▶ INSTRUÇÕES
1. Segundo o trecho sobre a Terra Indígena Yanomami, quem assinou a petição da APIB?
2. Reproduza fielmente tudo o que vai de “Em petição dirigida” até “janeiro de 2023.” no trecho sobre a Terra Indígena Yanomami.

== TRECHO DO TEXTO ==

Em petição dirigida ao ministro do STF (Supremo Tribunal Federal) Luís Barroso, na noite desta terça-feira (23), a APIB (Articulação dos Povos Indígenas do Brasil), principal organização indígena do país, apontou que o Ministério da Defesa não providenciou, ao longo de 2023, o apoio necessário à operação de retirada dos garimpeiros e de socorro aos indígenas da Terra Indígena Yanomami. Segundo a entidade, isso contraria as diretrizes contidas no decreto assinado pelo presidente Luiz Inácio Lula da Silva em janeiro de 2023.
“É passível de conclusão, portanto, que o Ministério da Defesa se recusa a acatar as diretrizes presidenciais de oferecer o apoio logístico adequado na Terra Indígena, pois, por mais que a AGU [Advocacia Geral da União] colacione os marcos jurídicos expedidos pelo Executivo, que instaurou uma situação de emergência na terra indígena Yanomami, com intuito de demonstrar a este Juízo que medidas estão sendo adotadas para sanar a situação de penúria dos povos indígenas, tais marcos legais não encontram aderência dentro do próprio governo”, diz a petição da APIB, assinada pelo coordenador jurídico da entidade, Maurício Terena, no bojo da ADPF 709 (Arguição de Descumprimento de Preceito Fundamental).
No decreto assinado por Lula na sequência da declaração de emergência sanitária na terra indígena, foi atribuído às Forças Armadas, na figura do Ministério da Defesa, o papel de dar o apoio logístico necessário aos diversos órgãos envolvidos na retirada dos garimpeiros e no socorro aos indígenas, como o Ibama, a Funai (Fundação Nacional dos Povos Indígenas) e o Ministério da Saúde.

===
== ENTRADAS EXTRAÍDAS ==

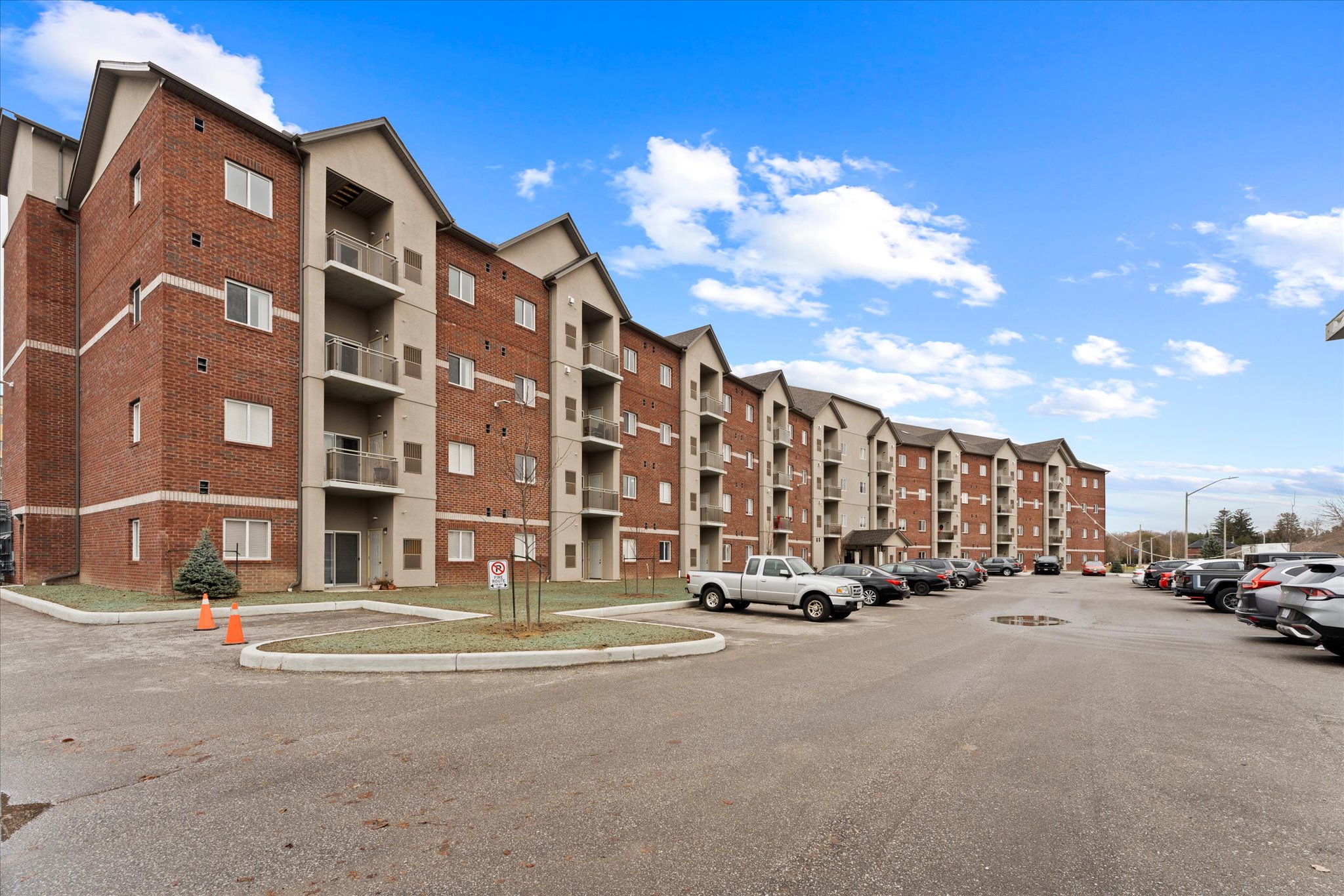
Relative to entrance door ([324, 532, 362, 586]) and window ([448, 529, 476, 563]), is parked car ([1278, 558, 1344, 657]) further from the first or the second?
entrance door ([324, 532, 362, 586])

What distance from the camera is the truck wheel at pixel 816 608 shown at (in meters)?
19.5

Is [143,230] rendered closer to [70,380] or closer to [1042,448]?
[70,380]

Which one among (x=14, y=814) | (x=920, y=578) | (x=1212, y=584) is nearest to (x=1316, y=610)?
(x=1212, y=584)

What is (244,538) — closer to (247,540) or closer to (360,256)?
(247,540)

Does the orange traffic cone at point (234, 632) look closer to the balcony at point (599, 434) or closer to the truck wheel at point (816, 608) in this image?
the truck wheel at point (816, 608)

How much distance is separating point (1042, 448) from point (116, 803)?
3933 inches

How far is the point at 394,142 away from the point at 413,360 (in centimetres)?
797

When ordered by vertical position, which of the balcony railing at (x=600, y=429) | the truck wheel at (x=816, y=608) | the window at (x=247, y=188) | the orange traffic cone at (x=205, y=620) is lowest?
the truck wheel at (x=816, y=608)

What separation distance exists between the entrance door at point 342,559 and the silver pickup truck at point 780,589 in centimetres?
1264

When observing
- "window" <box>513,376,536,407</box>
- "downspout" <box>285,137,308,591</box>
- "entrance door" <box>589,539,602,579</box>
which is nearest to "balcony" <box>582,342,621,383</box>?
"window" <box>513,376,536,407</box>

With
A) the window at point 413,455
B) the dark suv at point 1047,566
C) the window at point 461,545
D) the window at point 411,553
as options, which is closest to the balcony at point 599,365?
the window at point 461,545

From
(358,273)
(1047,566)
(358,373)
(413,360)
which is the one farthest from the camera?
(1047,566)

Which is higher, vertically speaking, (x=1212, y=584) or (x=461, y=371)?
(x=461, y=371)

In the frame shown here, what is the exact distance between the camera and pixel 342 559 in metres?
26.2
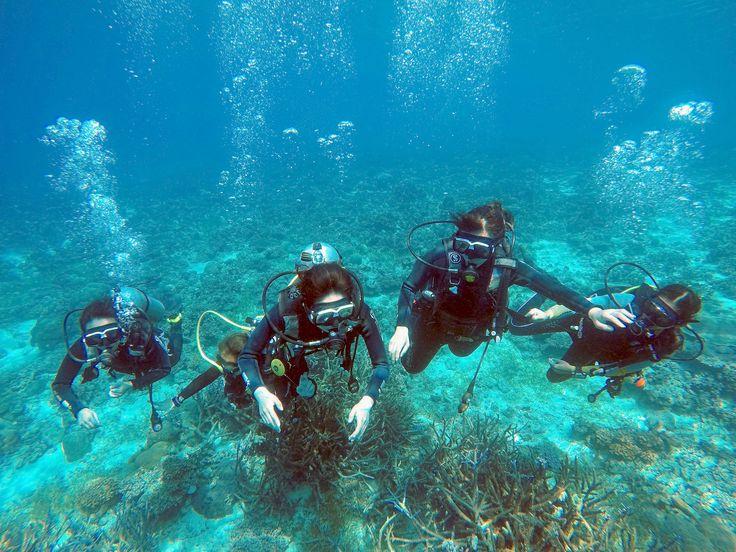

===

▶ RESPOSTAS POR ORDEM
1. Maurício Terena, coordenador jurídico da entidade.

2.
Em petição dirigida ao ministro do STF (Supremo Tribunal Federal) Luís Barroso, na noite desta terça-feira (23), a APIB (Articulação dos Povos Indígenas do Brasil), principal organização indígena do país, apontou que o Ministério da Defesa não providenciou, ao longo de 2023, o apoio necessário à operação de retirada dos garimpeiros e de socorro aos indígenas da Terra Indígena Yanomami. Segundo a entidade, isso contraria as diretrizes contidas no decreto assinado pelo presidente Luiz Inácio Lula da Silva em janeiro de 2023.